File Context via Optical Character Recognition (OCR)

LibreChat’s OCR (Optical Character Recognition) feature enables AI agents to extract and process text from images and documents. This capability enhances the AI’s ability to work with visual content, making it possible to analyze, understand, and respond to information contained in images.

Overview

OCR functionality in LibreChat allows agents to:

Extract text from images and documents
Maintain document structure and formatting
Process complex layouts including multi-column text
Handle tables, equations, and other specialized content
Work with multilingual content

Availability

Currently, OCR is only available as an agent capability. This means you must use an agent via the Agents endpoint to leverage OCR functionality.

OCR Strategies

LibreChat supports multiple OCR strategies to meet different deployment needs and requirements. Choose the strategy that best fits your infrastructure and compliance requirements.

1. Mistral OCR (Default)

The default strategy uses Mistral’s cloud API service directly. This is the simplest setup and requires only an API key from Mistral.

Environment Variables:

# `.env`
OCR_API_KEY=your-mistral-api-key
# OCR_BASEURL=https://api.mistral.ai/v1 # this is the default value

Configuration:

# `librechat.yaml`
ocr:
  mistralModel: "mistral-ocr-latest"       # Optional: Specify Mistral model, defaults to "mistral-ocr-latest"
  apiKey: "your-mistral-api-key"           # Optional: Defaults to OCR_API_KEY env variable
  baseURL: "https://api.mistral.ai/v1"     # Optional: Defaults to OCR_BASEURL env variable, or Mistral's API if no variable set
  strategy: "mistral_ocr"                  # Optional: Defaults to "mistral_ocr"

Key Features:

Document Structure Preservation: Maintains formatting like headers, paragraphs, lists, and tables
Multilingual Support: Processes text in multiple languages and scripts
Complex Layout Handling: Handles multi-column text and mixed content
Mathematical Expression Recognition: Accurately processes equations and formulas
High-Speed Processing: Processes up to 2000 pages per minute

Considerations:

Cost: Using Mistral OCR may incur costs as it’s a paid API service (though free trials may be available)
Data Privacy: Data processed through Mistral OCR is subject to Mistral’s cloud environment and their terms of service
Document Limitations:
- Maximum file size: 50 MB
- Maximum document length: 1,000 pages

2. Azure Mistral OCR

For organizations using Azure AI Foundry, you can deploy Mistral OCR models to your Azure infrastructure.
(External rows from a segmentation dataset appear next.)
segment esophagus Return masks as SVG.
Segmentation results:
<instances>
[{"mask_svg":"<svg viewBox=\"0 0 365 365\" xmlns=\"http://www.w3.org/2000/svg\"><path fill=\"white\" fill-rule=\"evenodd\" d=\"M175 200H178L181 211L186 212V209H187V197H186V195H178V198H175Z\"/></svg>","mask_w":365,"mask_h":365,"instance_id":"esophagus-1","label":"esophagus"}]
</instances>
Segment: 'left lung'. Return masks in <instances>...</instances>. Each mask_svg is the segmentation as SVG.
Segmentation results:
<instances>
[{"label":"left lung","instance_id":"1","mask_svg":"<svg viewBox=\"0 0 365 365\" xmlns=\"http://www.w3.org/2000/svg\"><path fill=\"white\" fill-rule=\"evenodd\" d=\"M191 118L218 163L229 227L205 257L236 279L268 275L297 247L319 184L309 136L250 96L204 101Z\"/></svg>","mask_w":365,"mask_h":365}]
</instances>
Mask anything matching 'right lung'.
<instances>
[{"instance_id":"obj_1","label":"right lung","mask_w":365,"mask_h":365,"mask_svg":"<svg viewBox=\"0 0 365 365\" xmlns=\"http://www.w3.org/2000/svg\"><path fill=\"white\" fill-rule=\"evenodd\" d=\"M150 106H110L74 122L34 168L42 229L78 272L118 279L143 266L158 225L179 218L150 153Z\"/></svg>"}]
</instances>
Currently, the Mistral OCR 2503 model is available for Azure deployment.

Configuration:

# `librechat.yaml`
ocr:
  mistralModel: "deployed-mistral-ocr-2503"              # Should match your Azure deployment name
  apiKey: "${AZURE_MISTRAL_OCR_API_KEY}"                 # Reference to your Azure API key in .env
  baseURL: "https://your-deployed-endpoint.models.ai.azure.com/v1"  # Your Azure endpoint
  strategy: "azure_mistral_ocr"                          # Use Azure strategy

Azure Model Information: You can explore the latest Mistral OCR model available on Azure AI Foundry here (requires Azure subscription):

https://ai.azure.com/explore/models/mistral-ocr-2503

3. Google Vertex AI Mistral OCR

For organizations using Google Cloud Platform, you can deploy Mistral OCR models to your Google Cloud Vertex AI infrastructure.

Environment Variables:

# `.env`
# Option 1: File path
GOOGLE_SERVICE_KEY_FILE=/path/to/your/service-account-key.json
 
# Option 2: URL to fetch the key
GOOGLE_SERVICE_KEY_FILE=https://your-secure-server.com/service-account-key.json
 
# Option 3: Base64 encoded JSON
GOOGLE_SERVICE_KEY_FILE=eyJ0eXBlIjogInNlcnZpY2VfYWNjb3VudCIsICJwcm9qZWN0X2lkIjogInlvdXItcHJvamVjdC1pZCIsIC4uLn0=
 
# Option 4: Raw JSON string
GOOGLE_SERVICE_KEY_FILE='{
  "type": "service_account",
  "project_id": "your-project-id",
  "private_key_id": "...",
  "private_key": "-----BEGIN PRIVATE KEY-----\n...\n-----END PRIVATE KEY-----\n",
  "client_email": "...",
  "client_id": "...",
  "auth_uri": "https://accounts.google.com/o/oauth2/auth",
  "token_uri": "https://oauth2.googleapis.com/token",
  "auth_provider_x509_cert_url": "https://www.googleapis.com/oauth2/v1/certs",
  "client_x509_cert_url": "..."
}'

Configuration:

# `librechat.yaml`
ocr:
  mistralModel: "mistral-ocr-2505"                        # Model name as deployed in Vertex AI
  strategy: "vertexai_mistral_ocr"                       # Use Google Vertex AI strategy

Setup Requirements:

Deploy a Mistral OCR model to Google Vertex AI (e.g., mistral-ocr-2505)
Create a service account with appropriate permissions to access the Vertex AI endpoint
Download the service account JSON key file
Set the GOOGLE_SERVICE_KEY_FILE environment variable using one of the supported methods

4. Custom OCR (Planned)

Support for custom OCR providers and user-defined strategies is planned for future releases.

Detailed Configuration

For additional, detailed configuration options, see the OCR Config Object Structure.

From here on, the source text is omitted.